Tiering is a modern term that is obviously associated with the temperature of data from the generation to its disposal. Of course HSM used some similar threshold model with least access time… attributes. Between these 2 extreme levels, several others could be set and aligned with different storage entities. Tiering was also the opportunity to introduce Network File Management (NFM) and Network File Virtualization (NFV) that unify and aggregate file servers/NAS with in-band or out-of-band design. Immediately we understand the value, having a logic between consumers and producers make things more easy to move and manipulate file data. Users have the possibility to migrate and replace file servers but also add new ones, keep multi copies on diverse servers, create some optimization schemes with hot data on fastest servers and vice-versa, thus fully seamlessly. The copy back behavior from HSM that all people have hated was replaced by a routing mechanism that points the request where the data lives avoiding data movements. And the result is also obvious, access time is reduced and user experience largely improved. It was the era of File Area Network (FAN) with players like Attune, coming from Z-force and later asset swallowed by F5 Networks in 2009, Acopia Networks also acquired by F5 in 2007, AutoVirt who collapsed, NeoPath acquired by Cisco in 2007, Rainfinity acquired by EMC in 2005 or NuView acquired by Brocade in 2006 for StorageX. Brocade has even tried to develop a new iteration named File Management Engine. StorageX is promoted, developed and supported today by Data Dynamics.

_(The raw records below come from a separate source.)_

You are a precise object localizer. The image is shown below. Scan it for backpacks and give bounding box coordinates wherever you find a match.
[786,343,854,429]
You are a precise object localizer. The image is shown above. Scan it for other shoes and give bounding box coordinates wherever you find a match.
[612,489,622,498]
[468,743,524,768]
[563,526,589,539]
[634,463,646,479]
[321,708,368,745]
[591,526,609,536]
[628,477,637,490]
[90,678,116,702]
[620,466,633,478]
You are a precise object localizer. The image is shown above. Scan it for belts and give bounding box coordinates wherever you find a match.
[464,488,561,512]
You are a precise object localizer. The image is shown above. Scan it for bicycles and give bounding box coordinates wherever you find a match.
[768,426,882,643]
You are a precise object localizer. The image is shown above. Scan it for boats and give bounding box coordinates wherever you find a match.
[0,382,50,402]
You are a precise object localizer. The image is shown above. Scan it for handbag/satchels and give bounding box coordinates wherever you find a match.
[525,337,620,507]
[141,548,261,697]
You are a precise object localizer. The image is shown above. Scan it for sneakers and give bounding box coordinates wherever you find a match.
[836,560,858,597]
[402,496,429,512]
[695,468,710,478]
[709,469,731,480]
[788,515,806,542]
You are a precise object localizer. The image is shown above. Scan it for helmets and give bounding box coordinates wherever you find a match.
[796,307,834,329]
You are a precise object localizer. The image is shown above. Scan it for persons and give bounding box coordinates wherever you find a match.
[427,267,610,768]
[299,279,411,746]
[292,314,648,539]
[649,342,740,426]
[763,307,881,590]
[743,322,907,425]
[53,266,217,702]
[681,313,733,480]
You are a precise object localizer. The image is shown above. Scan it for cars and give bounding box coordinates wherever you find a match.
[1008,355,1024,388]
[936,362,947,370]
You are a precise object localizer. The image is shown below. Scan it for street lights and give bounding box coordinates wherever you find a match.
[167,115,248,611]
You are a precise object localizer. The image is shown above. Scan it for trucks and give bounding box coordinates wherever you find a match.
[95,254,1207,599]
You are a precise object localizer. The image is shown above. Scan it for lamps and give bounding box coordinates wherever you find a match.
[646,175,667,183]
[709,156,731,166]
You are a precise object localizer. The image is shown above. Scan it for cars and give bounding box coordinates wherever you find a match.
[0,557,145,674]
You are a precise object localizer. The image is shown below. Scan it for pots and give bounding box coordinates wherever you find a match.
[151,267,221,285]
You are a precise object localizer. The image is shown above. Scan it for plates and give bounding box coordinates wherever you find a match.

We also must list structured data players with Outerbay acquired by HPE, Princeton Softech acquired by IBM, TierData and Applimation acquired by informatica, Indusa acquired by Synoptek, Sand acquired by Harris Computer, RainStor acquired by Teradata, Solix still independent and of course native databases vendors offerings. The idea here is to reduce active database size by offloading records to secondary databases keeping the capability to request to the active, archive and both data sets. The active or hot database thus with its size reduced delivers fast queries numbers and results.

Three key technologies and services appeared and confirmed their needs, they’re flash, object and cloud storage. All these illustrate that tiering is ubiquitous in our world. Users can tiered data to on-premises object storage or to cloud storage especially if they mix SSDs and HDDs using different generations of file servers and NAS. This more recent data management model grouping tiering, migration, analytics, classification, indexing and search, replication/DR, tape/optical and cloud support, worm capabilities… is covered by many many vendors such as Aparavi, Atempo, Congruity360, Data Dynamics, Datadobi, FujiFilm, Grau Data, Hammerspace, HPE DMF, HPSS, IBM, Komprise, Moonwalk, Nodeum, Point Software and Systems, QStar, Quantum, Spectra Logic, StrongBox, Tiger Technology, Versity… among others and of course with offerings from big gorillas as well.

So today, we have several storage entities available to deploy projects aligned to applications goals: flash/SSD, HDD, tape and S3 with on-premises object storage or cloud storage. Keep in mind here that some are media technologies and others access methods.

The market has also invited us to consider some radical new approaches. In fact to avoid multiple tiers, the solution must beat the cost of an other tier if it’s an on-premises product and even cloud storage pricing considering the data management extra cost as well. The example we have in mind is an all-flash scalable NAS solution with advanced data reduction and erasure coding that beats the cost of HDDs. In that, users can store all data on the same tier, a flash one at the best price. It reduces complexity, it doesn’t mean such model beats cloud storage and also addresses the energy bill. Keep in mind when you wish to store 10PB online fully accessible for 10 years, do you need this, or do you accept a bit more latency for a drastic cost reduction. We don’t make any recommendation as each project is different but keep in mind the 3 dimensions that impact a storage solution: the data reduction ratio, the erasure coding hardware overhead ratio and the energy factor.